28 août 2019
Alain Grosajt, les fils de la mémoire

En 2019, le Musée Estrine, à Saint-Rémy-de-Provence, proposait une rétrospective consacrée à Alain Grosajt. Une monographie, Alain Grosajt, écrire la peinture, est parue à ce moment-là, aux éditions Silvana Editoriale. Né en 1943, Alain Grosajt a élaboré, dès ses débuts à l’orée des années 70, une œuvre-palimpseste marquée par les traces et la mémoire – et son corollaire, les strates qui les recouvrent au fil du temps. Dans l’entretien mené par Elisa Farran, la commissaire de l’exposition, le peintre rappelle l’anecdote de son expérience artistique fondatrice, l’effacement des signes de craie sur le tableau noir de l’école. D’ailleurs, le titre de la première série de peintures, Effacements, souligne cette matrice.

Nourrie entre autres par ses voyages, l’oeuvre d’Alain Grosajt se décline en séries, au fil desquelles l’artiste explore jusqu’à épuisement son sujet. Point d’exotisme, mais plutôt la quête d’une présence singulière par des variations à partir de teintes ou d’éléments symboliques d’une culture : les feuilles d’arbres aux Antilles, le brun café du Brésil, la chamarre des saris indiens, ou encore la décantation expressive du Japon, entre fleurs et haiku. Mais le dépaysement n’est pas seulement géographique, il peut aussi être temporel, à l’exemple des Marelles, évoquant ce jeu des cours de récréation, qui laissent affleurer les transparences du souvenirs, dans un geste pictural intimement lié à celui de la graphie, tandis que le travail sur les cendres de la série Pompéi explore la matérialité archéologique des rapports de la mémoire avec la mort et la renaissance.

Une réécriture du visible

L’introduction à l’imaginaire d’Alain Grosajt que propose Bertrand Bolognesi – qui vient de recevoir cette année le Prix du meilleur livre sur la musique pour Résurgences du secret ou l’oeuvre pour piano de Jacques Lenot, édité chez Aedam Musicae – ne se contente pas de partir de la révélation esthétique devant le tableau d’école pour décrire la manière personnelle du peintre. Conçu comme une déambulation dans l’atelier de l’artiste en Provence, le texte plonge au cœur du processus créateur, dont témoigne le réaménagement de cette ancienne maison de pêcheur comme une parenthèse monacale : après s’être imprégné de son sujet et des multiples sources de réflexion et d’inspiration, Alain Grosajt s’isole dans une activité productrice qui, à l’aune de son histoire familiale, marquée par la déportation, prend l’allure d’une réinvention cathartique du passé et de sa rémanence dans le présent. Superposant les matières et les techniques, ses toiles invitent le regard à la réécriture du visible.

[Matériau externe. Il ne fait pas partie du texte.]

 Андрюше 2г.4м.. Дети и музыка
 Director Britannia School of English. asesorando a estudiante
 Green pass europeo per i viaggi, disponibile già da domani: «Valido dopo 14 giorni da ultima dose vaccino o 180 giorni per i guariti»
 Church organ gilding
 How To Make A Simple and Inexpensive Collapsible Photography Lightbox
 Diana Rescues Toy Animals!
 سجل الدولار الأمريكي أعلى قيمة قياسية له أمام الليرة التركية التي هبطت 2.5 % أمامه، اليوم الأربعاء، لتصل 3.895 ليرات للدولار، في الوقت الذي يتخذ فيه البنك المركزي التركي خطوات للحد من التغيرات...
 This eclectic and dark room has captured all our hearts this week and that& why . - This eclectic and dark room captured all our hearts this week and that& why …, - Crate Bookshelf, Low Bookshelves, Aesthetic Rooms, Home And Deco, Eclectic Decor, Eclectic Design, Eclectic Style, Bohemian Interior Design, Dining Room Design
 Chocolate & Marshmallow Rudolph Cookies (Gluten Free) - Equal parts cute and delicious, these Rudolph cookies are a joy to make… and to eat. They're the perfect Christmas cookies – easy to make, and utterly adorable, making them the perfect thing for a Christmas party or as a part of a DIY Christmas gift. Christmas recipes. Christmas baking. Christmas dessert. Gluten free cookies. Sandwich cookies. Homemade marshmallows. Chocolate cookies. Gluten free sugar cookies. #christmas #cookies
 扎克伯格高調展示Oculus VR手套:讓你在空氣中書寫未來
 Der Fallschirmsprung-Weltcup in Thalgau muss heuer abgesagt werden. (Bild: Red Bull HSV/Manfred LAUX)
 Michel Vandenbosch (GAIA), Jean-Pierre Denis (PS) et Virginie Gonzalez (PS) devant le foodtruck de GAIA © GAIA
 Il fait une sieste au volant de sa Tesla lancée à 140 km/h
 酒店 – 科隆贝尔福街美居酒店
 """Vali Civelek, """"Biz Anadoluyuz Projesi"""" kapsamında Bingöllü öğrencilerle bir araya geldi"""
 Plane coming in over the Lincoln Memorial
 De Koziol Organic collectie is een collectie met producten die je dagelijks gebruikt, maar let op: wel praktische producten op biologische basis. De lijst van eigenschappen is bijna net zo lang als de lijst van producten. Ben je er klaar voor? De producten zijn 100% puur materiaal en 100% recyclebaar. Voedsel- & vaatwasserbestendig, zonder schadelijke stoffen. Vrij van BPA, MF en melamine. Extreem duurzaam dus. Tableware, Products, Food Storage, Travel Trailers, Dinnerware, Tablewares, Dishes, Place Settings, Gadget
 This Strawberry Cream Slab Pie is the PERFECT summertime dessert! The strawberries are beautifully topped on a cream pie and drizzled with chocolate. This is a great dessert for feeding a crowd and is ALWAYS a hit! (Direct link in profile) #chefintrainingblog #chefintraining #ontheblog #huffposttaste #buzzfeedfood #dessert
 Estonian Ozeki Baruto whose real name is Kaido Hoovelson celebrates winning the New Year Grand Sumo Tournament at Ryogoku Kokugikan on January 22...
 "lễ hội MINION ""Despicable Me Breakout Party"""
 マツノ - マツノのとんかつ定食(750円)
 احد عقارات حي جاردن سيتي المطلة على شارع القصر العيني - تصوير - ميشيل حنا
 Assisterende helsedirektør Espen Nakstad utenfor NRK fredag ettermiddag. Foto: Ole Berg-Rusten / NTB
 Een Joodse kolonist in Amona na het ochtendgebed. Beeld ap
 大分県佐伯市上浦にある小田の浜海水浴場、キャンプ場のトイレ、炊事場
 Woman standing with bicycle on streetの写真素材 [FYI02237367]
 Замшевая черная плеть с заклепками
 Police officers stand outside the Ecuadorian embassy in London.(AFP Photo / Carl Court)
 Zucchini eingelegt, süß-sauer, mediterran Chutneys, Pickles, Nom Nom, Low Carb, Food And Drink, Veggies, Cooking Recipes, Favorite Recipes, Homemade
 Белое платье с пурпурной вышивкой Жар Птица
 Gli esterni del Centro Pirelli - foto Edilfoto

Après que les cigales du Festival de piano se sont tues à La Roque-d’Anthéron, l’association Patrimoine et culture présente à l’Abbaye de Silvacane jusqu’au 30 septembre une immersion dans la peinture d’Alain Grosajt, Aux fils du temps, coordonnée par Jean-Marc Bourry, sur proposition de Michèle Guérin. Avec les photos de Fabrice Lorier, l’ouvrage paru lors de la rétrospective de 2019 constitue une belle familiarisation pour rencontrer l’univers d’Alain Grosajt, tout comme un prolongement non moins idéal de l’exposition.

Par Gilles Charlassier

Alain Grosajt, écrire la peinture, Editions Silvana Editoriale 2019. Exposition Alain Grosajt, aux fils du temps, jusqu’au 30 septembre 2022 à l’Abbaye de Silvacane.